Model Card Tutorial

Even with the increasing use of ML systems, proper documentation of such systems has yet to gain traction. This has often been linked to the absence of standardized documentation procedures, which has recently led to the proposal of new documentation frameworks for ML models. One example includes the Model Card project, proposed by M. Mitchell et al. in Model Cards for Model Reporting (2019). This framework aims to allow more transparent model reporting by having the model creator document numerous suggested details (e.g., training algorithms, intended users, etc.).

To support this framework and contribute to the efforts towards transparent model reporting, we added a Model Card system to Tribuo. To decrease the workload on the developer's end and partially automate the process, the Model Card system uses Tribuo's built-in provenance to fill in the details relating to the model, its training, and its testing while also allowing the developer to explicitly specify the model's usage details either programmatically or by running a CLI.

Setup

We are going to load in the LibSVM anomaly detection and Model Card jars and also import a few packages.
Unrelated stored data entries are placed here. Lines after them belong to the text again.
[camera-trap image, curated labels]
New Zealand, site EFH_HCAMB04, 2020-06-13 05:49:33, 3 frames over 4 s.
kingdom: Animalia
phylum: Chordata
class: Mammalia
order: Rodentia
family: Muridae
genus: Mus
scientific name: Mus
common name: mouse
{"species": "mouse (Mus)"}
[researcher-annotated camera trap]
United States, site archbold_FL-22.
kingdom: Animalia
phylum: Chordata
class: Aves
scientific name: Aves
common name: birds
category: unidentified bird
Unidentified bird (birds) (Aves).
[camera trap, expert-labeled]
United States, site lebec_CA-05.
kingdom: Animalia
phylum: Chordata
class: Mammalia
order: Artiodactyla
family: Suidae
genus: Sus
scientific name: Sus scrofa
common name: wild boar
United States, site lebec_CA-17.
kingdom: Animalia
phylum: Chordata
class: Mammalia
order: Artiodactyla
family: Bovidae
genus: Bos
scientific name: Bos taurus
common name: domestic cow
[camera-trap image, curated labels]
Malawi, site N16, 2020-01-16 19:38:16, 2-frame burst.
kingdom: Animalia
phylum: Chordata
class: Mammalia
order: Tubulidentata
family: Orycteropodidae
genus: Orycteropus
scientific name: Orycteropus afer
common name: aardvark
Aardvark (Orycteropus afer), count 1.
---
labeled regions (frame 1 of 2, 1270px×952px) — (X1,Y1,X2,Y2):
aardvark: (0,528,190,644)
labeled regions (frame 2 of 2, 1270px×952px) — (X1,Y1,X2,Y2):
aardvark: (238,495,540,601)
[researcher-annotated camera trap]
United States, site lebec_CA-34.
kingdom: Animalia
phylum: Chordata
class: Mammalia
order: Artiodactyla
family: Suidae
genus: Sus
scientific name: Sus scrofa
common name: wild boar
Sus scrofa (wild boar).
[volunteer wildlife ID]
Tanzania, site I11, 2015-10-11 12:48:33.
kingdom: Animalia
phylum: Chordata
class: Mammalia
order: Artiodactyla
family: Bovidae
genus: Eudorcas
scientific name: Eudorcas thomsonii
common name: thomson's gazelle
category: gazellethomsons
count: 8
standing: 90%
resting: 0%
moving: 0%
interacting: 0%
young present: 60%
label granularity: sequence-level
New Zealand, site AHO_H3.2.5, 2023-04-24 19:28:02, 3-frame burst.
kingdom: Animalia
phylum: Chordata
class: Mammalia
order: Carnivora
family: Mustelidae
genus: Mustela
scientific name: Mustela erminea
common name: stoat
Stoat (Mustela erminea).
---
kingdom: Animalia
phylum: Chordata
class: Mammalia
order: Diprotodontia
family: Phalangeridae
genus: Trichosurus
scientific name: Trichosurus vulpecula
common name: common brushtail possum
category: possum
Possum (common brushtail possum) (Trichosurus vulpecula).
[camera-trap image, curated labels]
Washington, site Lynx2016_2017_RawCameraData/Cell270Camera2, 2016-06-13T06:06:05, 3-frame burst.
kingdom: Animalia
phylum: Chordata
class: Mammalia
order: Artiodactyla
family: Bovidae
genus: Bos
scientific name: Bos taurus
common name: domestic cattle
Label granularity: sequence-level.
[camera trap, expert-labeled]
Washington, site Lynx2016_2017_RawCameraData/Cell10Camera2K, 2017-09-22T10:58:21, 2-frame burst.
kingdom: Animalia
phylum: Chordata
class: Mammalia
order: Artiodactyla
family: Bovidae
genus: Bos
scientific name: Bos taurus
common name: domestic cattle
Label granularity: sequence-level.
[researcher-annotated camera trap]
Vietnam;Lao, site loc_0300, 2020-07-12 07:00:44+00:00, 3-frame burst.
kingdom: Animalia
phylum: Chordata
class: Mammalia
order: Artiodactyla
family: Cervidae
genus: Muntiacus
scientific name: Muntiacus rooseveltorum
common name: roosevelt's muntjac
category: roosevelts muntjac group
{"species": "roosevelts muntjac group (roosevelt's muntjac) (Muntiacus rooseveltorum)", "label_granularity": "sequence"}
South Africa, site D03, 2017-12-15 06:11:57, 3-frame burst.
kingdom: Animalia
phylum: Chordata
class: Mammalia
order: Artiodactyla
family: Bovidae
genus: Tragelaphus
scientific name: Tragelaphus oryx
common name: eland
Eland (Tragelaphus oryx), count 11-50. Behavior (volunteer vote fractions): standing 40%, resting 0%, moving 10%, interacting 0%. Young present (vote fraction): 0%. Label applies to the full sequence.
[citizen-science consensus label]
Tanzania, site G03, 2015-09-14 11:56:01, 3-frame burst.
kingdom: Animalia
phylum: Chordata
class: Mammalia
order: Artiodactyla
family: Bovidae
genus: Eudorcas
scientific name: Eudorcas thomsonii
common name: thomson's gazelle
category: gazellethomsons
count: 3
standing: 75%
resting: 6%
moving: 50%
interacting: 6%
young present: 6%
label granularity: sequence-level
Note that the Model Card jar is written in Java 17, and so this tutorial requires Java 17 or later.

In [1]:
%jars ./tribuo-anomaly-libsvm-4.3.0-jar-with-dependencies.jar
%jars ./tribuo-modelcard-4.3.0-jar-with-dependencies.jar
In [2]:
import com.oracle.labs.mlrg.olcut.provenance.ProvenanceUtil;
import org.tribuo.MutableDataset;
import org.tribuo.interop.modelcard.ModelCard;
import org.tribuo.interop.modelcard.UsageDetailsBuilder;
import org.tribuo.anomaly.evaluation.AnomalyEvaluator;
import org.tribuo.anomaly.example.GaussianAnomalyDataSource;
import org.tribuo.anomaly.libsvm.LibSVMAnomalyTrainer;
import org.tribuo.anomaly.libsvm.SVMAnomalyType;
import org.tribuo.common.libsvm.KernelType;
import org.tribuo.common.libsvm.SVMParameters;

import java.io.File;
import java.io.IOException;
import java.util.Map;

Creating a Model Card for a Tribuo Model

The Model Card system only supports Tribuo models and is currently incompatible with external models. The information stored within a ModelCard is separated into four components: ModelDetails, TrainingDetails, TestingDetails, and UsageDetails. Construction of ModelDetails and TrainingDetails only relies on the built-in provenance of a Model instance while TestingDetails relies on the built-in provenance of an Evaluation instance and can be further augmented by a Map of testing metrics pre-selected by the user. In contrast, UsageDetails relies entirely on fields set by the user and can either be constructed programmatically using the UsageDetailsBuilder or interactively using the ModelCardCLI.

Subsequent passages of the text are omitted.